Gelukkig denken wij daar nu inmiddels ook anders over, en waarderen de eigenheid van Telemann als een groot componist die het hele scala van gevoelens beheerste en tot uitdrukking wist te brengen. En die een eigen plaats naast Bach verdient.

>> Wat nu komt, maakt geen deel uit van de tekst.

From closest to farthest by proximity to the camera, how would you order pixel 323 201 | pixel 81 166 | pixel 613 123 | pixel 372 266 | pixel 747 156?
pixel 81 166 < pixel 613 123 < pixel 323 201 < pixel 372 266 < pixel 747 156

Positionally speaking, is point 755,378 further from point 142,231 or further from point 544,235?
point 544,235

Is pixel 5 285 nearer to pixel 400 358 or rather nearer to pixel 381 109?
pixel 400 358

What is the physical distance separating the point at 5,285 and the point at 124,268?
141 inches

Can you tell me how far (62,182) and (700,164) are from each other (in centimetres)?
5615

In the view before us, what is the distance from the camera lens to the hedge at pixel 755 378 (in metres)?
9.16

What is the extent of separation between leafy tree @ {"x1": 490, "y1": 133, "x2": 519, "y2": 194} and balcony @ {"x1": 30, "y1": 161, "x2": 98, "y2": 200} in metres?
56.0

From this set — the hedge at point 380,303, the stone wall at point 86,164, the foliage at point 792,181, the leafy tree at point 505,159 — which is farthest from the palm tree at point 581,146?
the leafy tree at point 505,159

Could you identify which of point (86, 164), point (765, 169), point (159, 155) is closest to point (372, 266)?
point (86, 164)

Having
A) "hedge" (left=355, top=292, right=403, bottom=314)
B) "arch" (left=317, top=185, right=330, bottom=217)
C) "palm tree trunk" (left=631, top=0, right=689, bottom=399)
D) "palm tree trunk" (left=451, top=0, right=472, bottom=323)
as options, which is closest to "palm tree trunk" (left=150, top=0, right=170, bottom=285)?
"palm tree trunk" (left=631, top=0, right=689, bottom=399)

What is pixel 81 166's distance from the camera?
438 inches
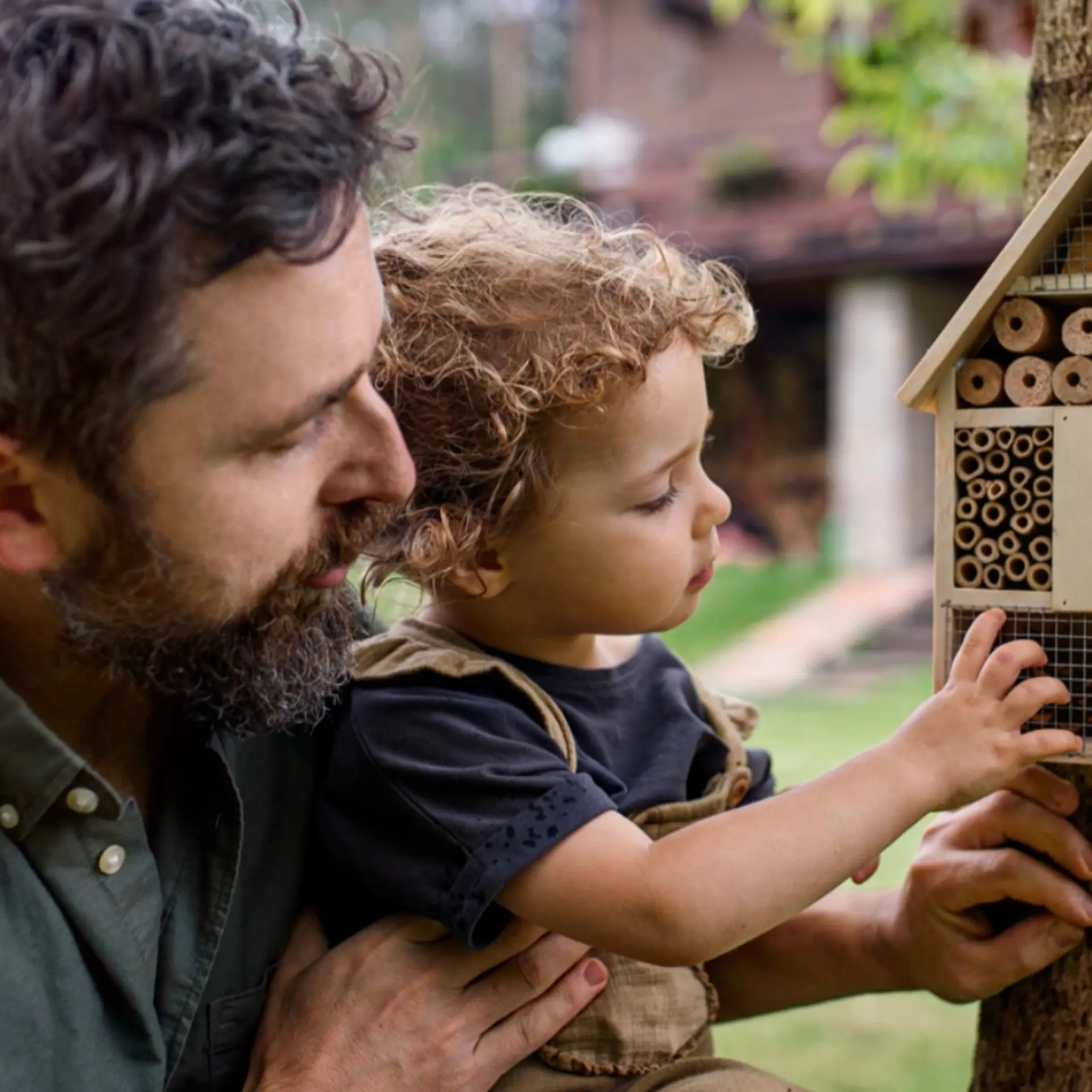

Ook tijdens het Festival Oude Muziek in Utrecht (28 augustus – 6 september a.s.) wordt op z’n minst tijdens twee, in dit geval gratis fringe concerten, werk van Telemann uitgevoerd: op 29 augustus om 11.00 uur (Telemuffat, Geertrudiskapel) en om 14.00 uur (The Goldfinch Ensemble, Bartholomeus Gasthuis). Kaarten af te halen in het Festivalcentrum (TivoliVredenburg).

Ongezien

Lucas Bunge_OngehoordEen kleinood is het, de honderd miniaturen over muziek die Lucas Bunge verzamelde onder de titel Ongehoord (zie afb.). In een lyrische stijl brengt hij, voor zover mogelijk, zijn luister- en speelervaringen onder woorden. Bij tijd en wijle roept hij daarbij identieke gevoelens op die je als lezer in, bij voorkeur, de concertzaal overkwamen. Janine Jansen die de viool aan de kin zet, ‘het mysterieuze moment voordat de toon ontstaat, het ogenblik vóór het (…) aanstrijken’ (p. 45).
Een beschrijving van de muziek van Francois Couperin die me brengt bij de Suite du deuxième ton van Louis-Nicolas Clérambault: ‘eerbied, een hoofs gebaar, aandacht, meelevend maar toch met enige distantie. Zo evenwichtig is die muziek, zo vol charme, ze loopt niet te koop met leed en vreugde van de maker, maar beschouwt het menselijk bedrijf met warme belangstelling’ (p. 56-57).

Soms gaat de tekst ook verder, en beland je, al mijmerend, in een diepere belevenislaag. Bijvoorbeeld als Bunge schrijft: ‘Vroeger werd het als ongepast gezien na het slotkoor [van Bachs Matthäus Passion, vS] te applaudiseren. De rouwstemming die hoort bij Christus’ kruisiging en gang door het dodenrijk, opgewekt door tekst en muziek, werd niet door geklap verstoord en bleef zodoende bij de toehoorder’ (p. 55-56).

Het is het woordje ‘opgewekt’ dat het hem doet, en mij terugbrengt naar wat ik maar de scheppende kracht van het woord zal noemen: ‘Er zij licht en er was licht’ (Gen. 1:3). Ik zie geen schilderij voor mijn geestesoog, zoals Bunge bijvoorbeeld bij Brahms’ vierde symfonie ‘het mooie rococo-schilderij van Fragonard van het meisje op de schommel’ (p. 51), maar een donkere kerk in de Paasnacht. Dan wordt de brandende paaskaars de donkere ruimte binnengedragen, en klinkt het:

Wachters op de morgen, hoe ver is de nacht?
Ontwaak, wie nog slaapt, ontwaak en sta op!
    De dageraad breekt baan!

De eerste keer dat ik dit meemaakte, zal ik niet gauw vergeten. Net als de Bijbeluitleg die er in de loop van de dienst op volgde, over opstanding: weer opstaan na de dood van een geliefde, en hoe moeizaam ook, de weg in het leven vervolgen. Opgewekt door tekst en muziek, en een enkel zinnetje in het mooie boekje van Lucas Bunge mijmer ik verder.